自分の携帯電話の番号を開示するなんて大胆なことであるが、それでも、死にたいと思っている人達の声を聞き、その人達が自殺を思いとどまってくれればそれでいい、という筆者の考えに共感した。
死にたいと思うほど心理的に追い詰められている人に、でもちょっと待って、こういうことをしてみたらといろいろな提案を与えてみる手法はとても有効だと思った。

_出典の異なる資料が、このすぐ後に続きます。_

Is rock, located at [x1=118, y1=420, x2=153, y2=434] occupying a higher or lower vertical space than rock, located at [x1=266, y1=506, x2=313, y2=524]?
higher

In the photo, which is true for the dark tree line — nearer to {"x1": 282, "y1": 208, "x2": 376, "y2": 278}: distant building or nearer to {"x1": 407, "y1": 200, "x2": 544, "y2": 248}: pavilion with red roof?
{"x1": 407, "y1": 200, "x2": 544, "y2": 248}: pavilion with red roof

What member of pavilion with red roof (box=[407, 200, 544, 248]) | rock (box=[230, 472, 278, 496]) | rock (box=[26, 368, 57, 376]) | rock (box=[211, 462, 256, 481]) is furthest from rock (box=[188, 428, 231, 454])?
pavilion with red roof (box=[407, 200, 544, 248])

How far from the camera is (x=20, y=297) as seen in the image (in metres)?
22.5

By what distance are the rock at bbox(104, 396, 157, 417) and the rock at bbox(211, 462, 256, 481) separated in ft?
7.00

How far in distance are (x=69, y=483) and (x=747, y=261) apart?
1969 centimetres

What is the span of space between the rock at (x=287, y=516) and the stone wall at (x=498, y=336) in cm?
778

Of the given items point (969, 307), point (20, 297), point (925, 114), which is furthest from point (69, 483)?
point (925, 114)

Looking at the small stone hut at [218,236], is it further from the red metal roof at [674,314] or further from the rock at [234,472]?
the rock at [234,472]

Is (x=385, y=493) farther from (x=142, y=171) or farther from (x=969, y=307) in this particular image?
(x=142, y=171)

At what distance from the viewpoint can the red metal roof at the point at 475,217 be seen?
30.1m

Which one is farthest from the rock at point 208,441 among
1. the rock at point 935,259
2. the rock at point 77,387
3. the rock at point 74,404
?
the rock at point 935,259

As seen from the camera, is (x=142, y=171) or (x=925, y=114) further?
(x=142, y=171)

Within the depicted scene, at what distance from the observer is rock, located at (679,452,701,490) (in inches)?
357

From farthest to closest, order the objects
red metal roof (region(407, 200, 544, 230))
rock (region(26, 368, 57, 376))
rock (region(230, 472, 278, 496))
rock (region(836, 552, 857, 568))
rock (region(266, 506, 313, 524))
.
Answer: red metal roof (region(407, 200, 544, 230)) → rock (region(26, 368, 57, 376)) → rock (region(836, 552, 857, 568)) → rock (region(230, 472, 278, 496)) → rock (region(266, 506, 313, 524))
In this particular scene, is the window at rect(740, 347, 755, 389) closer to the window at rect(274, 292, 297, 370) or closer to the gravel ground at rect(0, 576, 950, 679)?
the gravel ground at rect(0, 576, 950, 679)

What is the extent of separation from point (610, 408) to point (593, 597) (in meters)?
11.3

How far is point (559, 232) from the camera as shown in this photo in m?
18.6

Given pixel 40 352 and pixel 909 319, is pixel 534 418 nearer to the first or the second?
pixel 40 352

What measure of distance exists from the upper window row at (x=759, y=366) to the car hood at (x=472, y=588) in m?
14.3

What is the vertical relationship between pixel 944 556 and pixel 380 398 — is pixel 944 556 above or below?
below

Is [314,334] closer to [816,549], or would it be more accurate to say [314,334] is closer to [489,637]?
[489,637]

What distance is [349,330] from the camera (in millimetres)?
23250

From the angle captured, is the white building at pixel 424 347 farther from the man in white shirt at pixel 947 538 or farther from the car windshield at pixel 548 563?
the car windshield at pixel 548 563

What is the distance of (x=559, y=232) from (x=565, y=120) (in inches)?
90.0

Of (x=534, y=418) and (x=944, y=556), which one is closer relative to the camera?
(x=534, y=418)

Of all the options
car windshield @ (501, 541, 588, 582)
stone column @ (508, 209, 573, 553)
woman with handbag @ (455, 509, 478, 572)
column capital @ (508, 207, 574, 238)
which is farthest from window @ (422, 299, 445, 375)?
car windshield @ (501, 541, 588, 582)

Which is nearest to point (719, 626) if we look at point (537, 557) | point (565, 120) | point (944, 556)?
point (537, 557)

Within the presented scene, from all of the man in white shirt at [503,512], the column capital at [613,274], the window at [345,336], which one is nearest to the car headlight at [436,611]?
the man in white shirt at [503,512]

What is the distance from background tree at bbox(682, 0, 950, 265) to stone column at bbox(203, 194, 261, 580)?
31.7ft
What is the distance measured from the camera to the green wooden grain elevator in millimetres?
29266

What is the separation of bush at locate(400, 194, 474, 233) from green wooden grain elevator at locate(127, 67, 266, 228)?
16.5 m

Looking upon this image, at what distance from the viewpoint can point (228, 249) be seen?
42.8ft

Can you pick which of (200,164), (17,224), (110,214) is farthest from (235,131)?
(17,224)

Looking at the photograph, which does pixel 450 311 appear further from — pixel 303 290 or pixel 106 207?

多少、自己陶酔的な表現もあるが、自殺者をゼロにしたいと願う筆者の努力を私は笑えない。
私もひょっとしたら、筆者に電話をかけることがあるかもしれないまと思った。」

「辛い気持ちがあって電話しましたけど上から目線な言動で鼻につきました。
リスカやオーバードーズを進める人なので死にたい人は電話しないことをオススメします。話を聞くって嘘ですから。